— PEDIDO FEITO 1 —
Traduza para inglês esta frase do texto sobre o álbum de Samuel Úria: "Afinal, 2000 A.D. está a ser recebido em ombros e 2025 afigura-se favorável apesar de não parecer nada tranquilo."

— EXCERTO FORNECIDO —

________________

É Samuel Úria, o próprio, a remover o cheiro a tinta na canção operativa do retrofuturo. “Eu declaro o presente hostil/Vou avançar para o ano 2000”, profetiza como um carro voador imobilizado num conto de Ray Bradbury. O futuro já era? Teoria do fim da história? Nada disso, apenas desencanto com o rumo do progresso, excursōes entre a palha e o asfalto, memórias do desapego e utopias por cumprir.
Afinal, 2000 A.D. está a ser recebido em ombros e 2025 afigura-se favorável apesar de não parecer nada tranquilo. Para um álbum político não-panfletário, está ganho. Pela frente, há coliseus, a 11 de outubro em Lisboa, e 17 no Porto, palcos, quilómetros e minutos para espalhar brasas como águas mil. E o final até puxa pelo lenço com a réstia de esperança no adeus comovido ao Xico da Ladra.

________________

— DADOS FORNECIDOS —
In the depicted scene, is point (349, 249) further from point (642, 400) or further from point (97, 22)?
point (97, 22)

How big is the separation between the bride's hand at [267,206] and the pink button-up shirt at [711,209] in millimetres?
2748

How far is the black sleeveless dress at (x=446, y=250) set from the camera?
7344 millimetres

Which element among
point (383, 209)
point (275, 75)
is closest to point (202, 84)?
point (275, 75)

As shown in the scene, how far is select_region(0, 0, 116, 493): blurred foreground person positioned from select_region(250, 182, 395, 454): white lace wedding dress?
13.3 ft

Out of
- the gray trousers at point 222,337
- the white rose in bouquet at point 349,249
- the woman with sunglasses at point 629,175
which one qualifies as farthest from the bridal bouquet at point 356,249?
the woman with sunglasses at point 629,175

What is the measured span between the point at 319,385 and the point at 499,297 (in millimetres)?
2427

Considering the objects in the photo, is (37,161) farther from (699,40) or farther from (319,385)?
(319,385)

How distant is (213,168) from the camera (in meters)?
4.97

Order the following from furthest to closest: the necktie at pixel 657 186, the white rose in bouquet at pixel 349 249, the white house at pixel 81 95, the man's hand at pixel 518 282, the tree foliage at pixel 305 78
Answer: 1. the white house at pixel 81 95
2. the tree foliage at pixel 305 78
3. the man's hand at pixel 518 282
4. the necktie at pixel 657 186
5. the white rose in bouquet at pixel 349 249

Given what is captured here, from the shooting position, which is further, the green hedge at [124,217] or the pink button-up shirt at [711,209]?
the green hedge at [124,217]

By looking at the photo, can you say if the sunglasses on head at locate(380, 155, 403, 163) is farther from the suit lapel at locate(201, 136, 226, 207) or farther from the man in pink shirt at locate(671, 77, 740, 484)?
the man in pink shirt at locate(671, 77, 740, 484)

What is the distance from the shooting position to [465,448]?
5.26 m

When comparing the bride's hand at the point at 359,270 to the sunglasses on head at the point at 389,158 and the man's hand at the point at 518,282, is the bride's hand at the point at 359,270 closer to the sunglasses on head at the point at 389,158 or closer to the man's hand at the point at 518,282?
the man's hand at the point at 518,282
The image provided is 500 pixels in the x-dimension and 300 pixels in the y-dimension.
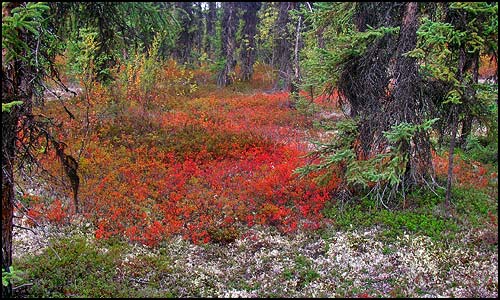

________________

— PEDIDO FEITO 2 —
Reproduza de novo, sem alterações, as linhas dos registos que vão da linha que contém "When comparing the" até ao fim dos registos, incluindo ambas as pontas, e deixe as imagens fora da resposta.

— RESULTADO FINAL 1 —
After all, 2000 A.D. is being received in triumph, and 2025 looks favorable despite not seeming at all calm.

— RESULTADO FINAL 2 —
When comparing the bride's hand at the point at 359,270 to the sunglasses on head at the point at 389,158 and the man's hand at the point at 518,282, is the bride's hand at the point at 359,270 closer to the sunglasses on head at the point at 389,158 or closer to the man's hand at the point at 518,282?
the man's hand at the point at 518,282
The image provided is 500 pixels in the x-dimension and 300 pixels in the y-dimension.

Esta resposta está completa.